**EXERCISE AIM:**
Please quote, word for word, the rows from the line with "Is the house" to the line with "In this photograph, would", including both of those lines.
────────────────
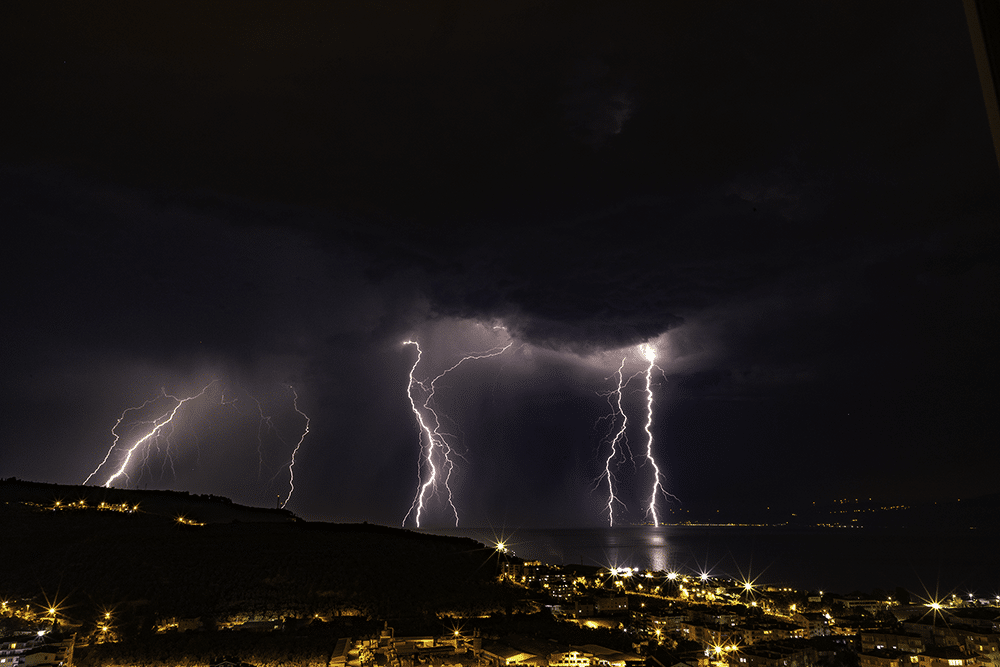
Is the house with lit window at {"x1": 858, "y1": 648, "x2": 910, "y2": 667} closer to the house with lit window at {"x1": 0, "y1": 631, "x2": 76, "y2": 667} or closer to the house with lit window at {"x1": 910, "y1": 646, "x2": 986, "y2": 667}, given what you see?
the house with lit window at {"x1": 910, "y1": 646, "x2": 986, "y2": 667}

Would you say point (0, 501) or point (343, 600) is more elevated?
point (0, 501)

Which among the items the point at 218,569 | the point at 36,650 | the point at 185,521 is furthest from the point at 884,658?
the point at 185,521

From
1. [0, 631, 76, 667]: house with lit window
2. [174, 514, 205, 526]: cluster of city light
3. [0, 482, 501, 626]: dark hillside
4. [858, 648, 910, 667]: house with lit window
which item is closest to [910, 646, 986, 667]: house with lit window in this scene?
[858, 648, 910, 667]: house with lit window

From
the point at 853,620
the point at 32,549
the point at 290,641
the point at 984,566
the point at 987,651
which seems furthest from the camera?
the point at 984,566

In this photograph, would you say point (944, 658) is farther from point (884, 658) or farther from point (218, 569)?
────────────────
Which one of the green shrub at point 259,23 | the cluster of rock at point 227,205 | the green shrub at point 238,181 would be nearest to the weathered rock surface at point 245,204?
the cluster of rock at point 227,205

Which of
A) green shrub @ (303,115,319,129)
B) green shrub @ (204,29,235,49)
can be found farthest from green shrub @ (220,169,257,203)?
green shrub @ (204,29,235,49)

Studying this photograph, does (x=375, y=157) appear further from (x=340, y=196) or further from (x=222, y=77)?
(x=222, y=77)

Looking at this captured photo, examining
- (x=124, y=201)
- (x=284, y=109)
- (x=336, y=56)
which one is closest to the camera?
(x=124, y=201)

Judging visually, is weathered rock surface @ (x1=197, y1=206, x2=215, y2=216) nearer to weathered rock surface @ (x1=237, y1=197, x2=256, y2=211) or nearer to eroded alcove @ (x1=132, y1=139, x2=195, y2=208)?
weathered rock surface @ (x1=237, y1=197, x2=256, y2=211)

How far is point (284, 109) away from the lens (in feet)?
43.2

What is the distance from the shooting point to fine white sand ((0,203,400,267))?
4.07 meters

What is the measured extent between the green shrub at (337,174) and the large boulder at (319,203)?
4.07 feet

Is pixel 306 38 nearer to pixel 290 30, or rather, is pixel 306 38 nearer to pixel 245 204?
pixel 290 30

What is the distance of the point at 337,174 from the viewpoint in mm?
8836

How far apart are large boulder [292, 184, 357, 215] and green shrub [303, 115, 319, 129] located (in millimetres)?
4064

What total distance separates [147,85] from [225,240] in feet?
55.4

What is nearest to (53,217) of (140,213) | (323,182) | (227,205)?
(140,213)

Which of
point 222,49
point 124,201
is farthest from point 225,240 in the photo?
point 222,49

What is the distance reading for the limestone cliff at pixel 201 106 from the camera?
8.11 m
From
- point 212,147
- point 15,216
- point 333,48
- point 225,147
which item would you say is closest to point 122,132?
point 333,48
────────────────
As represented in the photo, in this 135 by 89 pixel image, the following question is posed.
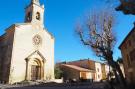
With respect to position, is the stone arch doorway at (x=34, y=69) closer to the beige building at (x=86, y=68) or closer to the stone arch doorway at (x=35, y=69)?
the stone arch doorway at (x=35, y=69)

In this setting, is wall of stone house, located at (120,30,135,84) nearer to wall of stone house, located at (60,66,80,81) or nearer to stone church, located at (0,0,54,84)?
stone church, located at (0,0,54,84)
────────────────
**SOLUTION FOR THIS TASK:**
Is the house with lit window at {"x1": 858, "y1": 648, "x2": 910, "y2": 667} closer to the house with lit window at {"x1": 0, "y1": 631, "x2": 76, "y2": 667} or closer to the house with lit window at {"x1": 910, "y1": 646, "x2": 986, "y2": 667}, given what you see?
the house with lit window at {"x1": 910, "y1": 646, "x2": 986, "y2": 667}

Would you say point (0, 501) or point (343, 600) is more elevated?
point (0, 501)

Which among the items the point at 218,569 | the point at 36,650 | the point at 185,521 is furthest from the point at 884,658?
the point at 185,521

From
1. [0, 631, 76, 667]: house with lit window
2. [174, 514, 205, 526]: cluster of city light
3. [0, 482, 501, 626]: dark hillside
4. [858, 648, 910, 667]: house with lit window
which item is closest to [910, 646, 986, 667]: house with lit window in this scene?
[858, 648, 910, 667]: house with lit window

From
the point at 853,620
the point at 32,549
the point at 290,641
the point at 984,566
the point at 987,651
which seems furthest from the camera?
the point at 984,566

In this photograph, would you say point (944, 658) is farther from point (884, 658) or farther from point (218, 569)?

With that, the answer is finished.